Droughts and “hungry seasons” are common throughout southern Africa, but the breadth of this year’s crisis is very unusual, said Caoimhe de Barra, Concern Worldwide country director in Malawi. Her frontline workers see rural people already employing traditional coping strategies, including eating wild foods, taking children out of school, selling their animals and assets.
“Early action is key. If we can start supporting people now, we can save lives and prevent an even worse situation later this year. People are not currently dying of hunger, but the overall health of the population will be severely affected by hunger-related illnesses. Malnutrition will blight the life chances of countless more Malawian children,” she said.
“Much more needs to be done to support communities to survive and strive over the coming months. We met families who have received no external support and who are simply desperate. We need to urgently scale up our interventions to prevent this situation from becoming a catastrophe,” International Red Cross secretary-general Elhadj As Sy said.
Relief from Africa’s long drought might finally be coming, according to the World Meteorological Organization (WMO), which is monitoring the temperature of waters in the Pacific. These are said to be cooling rapidly and are expected to be “neutral” by the middle of next month.

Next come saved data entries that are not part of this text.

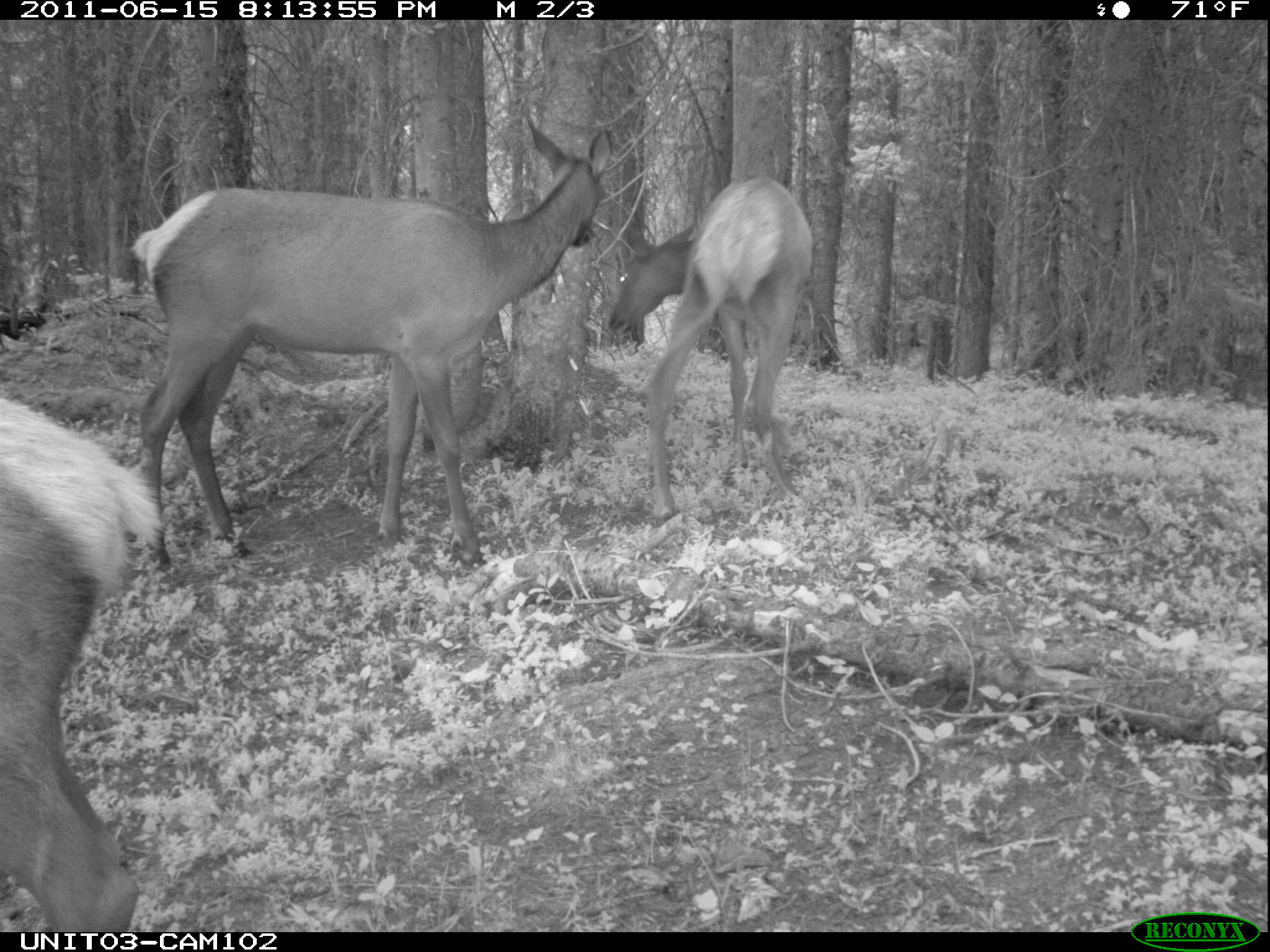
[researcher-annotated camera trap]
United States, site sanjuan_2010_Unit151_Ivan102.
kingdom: Animalia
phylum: Chordata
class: Mammalia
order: Artiodactyla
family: Cervidae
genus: Cervus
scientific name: Cervus elaphus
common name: red deer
Cervus elaphus (red deer).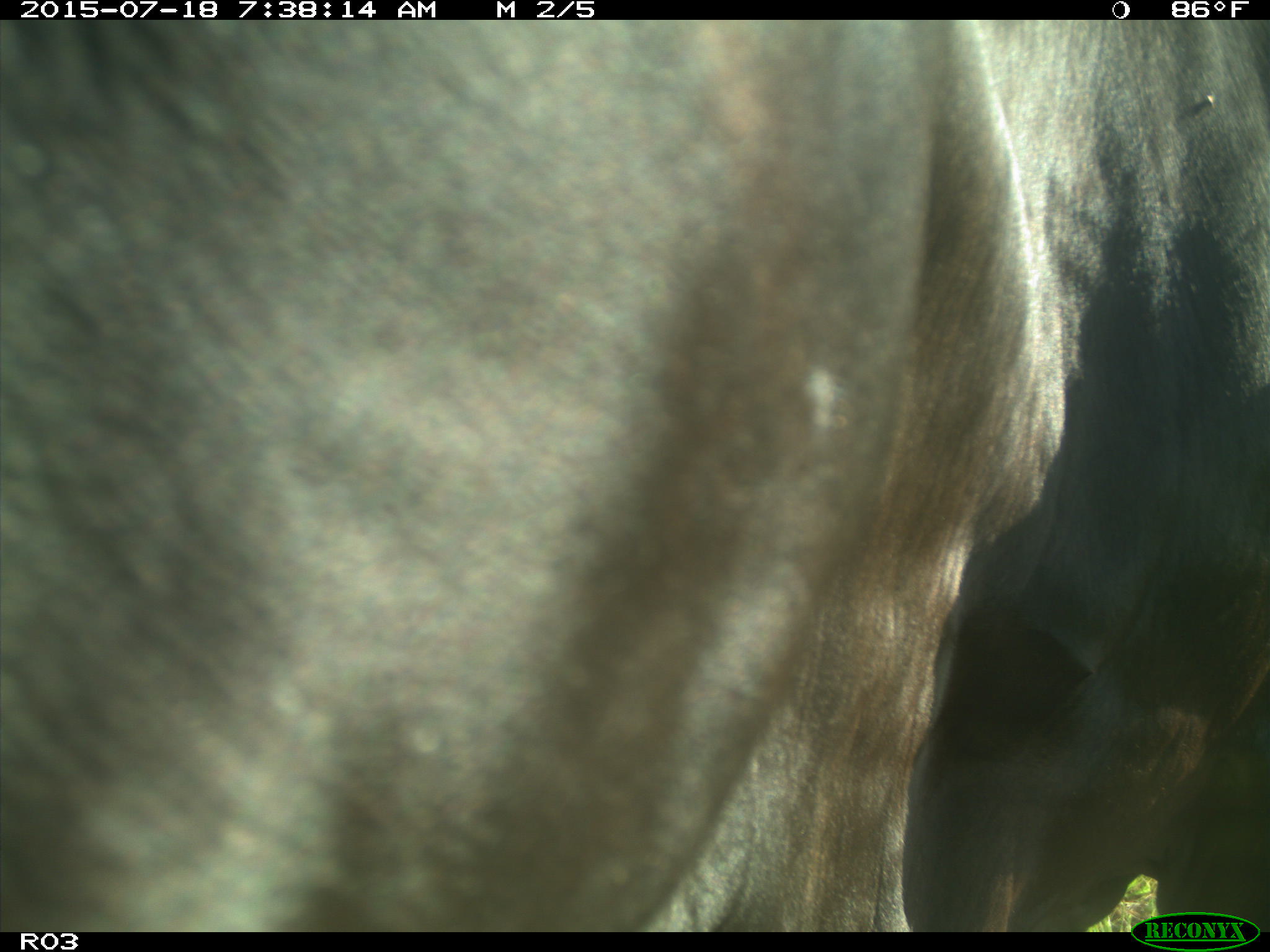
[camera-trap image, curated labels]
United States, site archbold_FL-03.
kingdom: Animalia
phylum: Chordata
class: Mammalia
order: Artiodactyla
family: Bovidae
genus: Bos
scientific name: Bos taurus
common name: domestic cow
Bos taurus (domestic cow).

The UN said that signals the coming end of the El Nino, the droughts and the worldwide heatwaves.
However, the effects would not be felt in southern Africa until April next year when the next main harvest should be in.
However, the WMO said that there might be a sting in the tale. There is a 50-50 chance that the continent would be hit from September by El Nino’s climatic “twin,” known as La Nina, which develops as the Pacific Ocean equatorial waters cool after an El Nino.
Instead of droughts, La Nina usually brings heavier monsoon rains in Southeast Asia, and much cooler and wetter conditions in southern Africa.
“We pray hard for rain and then ... pray harder that it stops. Is there no end of extreme weather?” Malawian villager Richard Kapenda said.